__Источник__.
━━━━━━━━

Любопытно, что сюжет о соблазнении женщины есть внутри «Фауста», и в этом проявляется
глубокая мудрость и даже диалектика сюжета — когда соблазненный оказывается
соблазнителем, соблазненный Фауст соблазняет Маргариту. Гёте обвинял автора
трагедии «Детоубийца» Генриха Вагнера в плагиате — хотя сюжет о том, что
соблазненная женщина убивает прижитого вне брака ребенка, слишком жизненный,
чтобы считать его чьей-то «духовной собственностью».
«Фауст
— в своем роде Дон Жуан философского познания»2. В начале 1830-х
годов Христиан Граббе сводит двух главных «двигателей» темы соблазна — Дон
Жуана и Фауста — на страницах своей трагедии «Дон Жуан и Фауст», где два героя должны
спорить за руку одной женщины — донны Анны. Удивительная пьеса превращается в
настоящий сравнительный анализ двух архетипов европейской культуры. Испанский
дворянин и немецкий ученый предстают как две разных тактики соблазнения и два
разных мотива быть соблазненными. Дон Жуан поддался соблазну своей нечестивой
жизни, поскольку стремился к удовольствиям, к каким стремится всякий человек;
Фауст заключил договор с дьяволом, поскольку считал, что должен (как и всякий
человек) стать чем-то большим, чем человек. Дон Жуан воплощает соблазн
человеческого, Фауст — соблазн сверхчеловеческого. Дон Жуан — это мудрость, а
также сила и ловкость «мира сего», Фауст — его ницшеанское преодоление.

━━━━━━━━

__Сохранённые записи данных__.
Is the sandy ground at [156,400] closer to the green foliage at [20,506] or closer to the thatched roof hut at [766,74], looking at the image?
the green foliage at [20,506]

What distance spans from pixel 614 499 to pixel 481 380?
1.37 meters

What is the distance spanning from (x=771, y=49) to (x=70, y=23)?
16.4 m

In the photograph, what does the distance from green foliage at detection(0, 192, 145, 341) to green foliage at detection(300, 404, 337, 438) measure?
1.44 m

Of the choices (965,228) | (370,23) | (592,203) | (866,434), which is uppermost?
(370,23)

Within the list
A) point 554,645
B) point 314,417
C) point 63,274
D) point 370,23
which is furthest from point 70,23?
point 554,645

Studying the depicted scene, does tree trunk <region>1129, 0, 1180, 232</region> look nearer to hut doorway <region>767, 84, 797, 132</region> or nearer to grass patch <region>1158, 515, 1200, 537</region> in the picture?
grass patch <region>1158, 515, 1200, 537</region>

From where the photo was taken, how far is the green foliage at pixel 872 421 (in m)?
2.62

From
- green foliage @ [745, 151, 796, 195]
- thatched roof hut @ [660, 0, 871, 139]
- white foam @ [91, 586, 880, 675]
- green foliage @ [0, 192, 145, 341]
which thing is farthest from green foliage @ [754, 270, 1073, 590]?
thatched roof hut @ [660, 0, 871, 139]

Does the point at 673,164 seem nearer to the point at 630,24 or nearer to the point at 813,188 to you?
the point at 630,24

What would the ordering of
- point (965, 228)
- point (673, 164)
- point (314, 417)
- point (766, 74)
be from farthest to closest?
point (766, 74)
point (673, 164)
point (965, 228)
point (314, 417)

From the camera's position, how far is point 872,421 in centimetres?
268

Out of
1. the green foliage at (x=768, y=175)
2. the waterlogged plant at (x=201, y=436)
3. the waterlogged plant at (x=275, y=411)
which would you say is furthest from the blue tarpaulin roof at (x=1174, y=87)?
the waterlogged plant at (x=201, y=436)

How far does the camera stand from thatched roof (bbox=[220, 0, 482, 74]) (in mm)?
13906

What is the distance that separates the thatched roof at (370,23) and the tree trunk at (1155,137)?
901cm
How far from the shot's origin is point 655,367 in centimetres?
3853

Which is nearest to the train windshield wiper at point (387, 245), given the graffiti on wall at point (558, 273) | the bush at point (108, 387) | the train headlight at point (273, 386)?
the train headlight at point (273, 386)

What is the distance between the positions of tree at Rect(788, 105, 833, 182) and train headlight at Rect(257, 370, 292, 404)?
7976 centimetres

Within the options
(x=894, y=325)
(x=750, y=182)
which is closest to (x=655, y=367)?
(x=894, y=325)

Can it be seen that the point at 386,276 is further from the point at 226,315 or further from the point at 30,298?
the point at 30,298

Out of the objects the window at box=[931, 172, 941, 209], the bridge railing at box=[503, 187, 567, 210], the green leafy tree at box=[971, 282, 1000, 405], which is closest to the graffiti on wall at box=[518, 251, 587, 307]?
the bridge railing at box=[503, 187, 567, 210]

━━━━━━━━

__Условие задания__. Какая женщина становится предметом спора двух героев трагедии Граббе, о которой говорится во фрагменте о Фаусте и Дон Жуане? Эти строки здесь ни на что не влияют.

__Решение__. Донна Анна.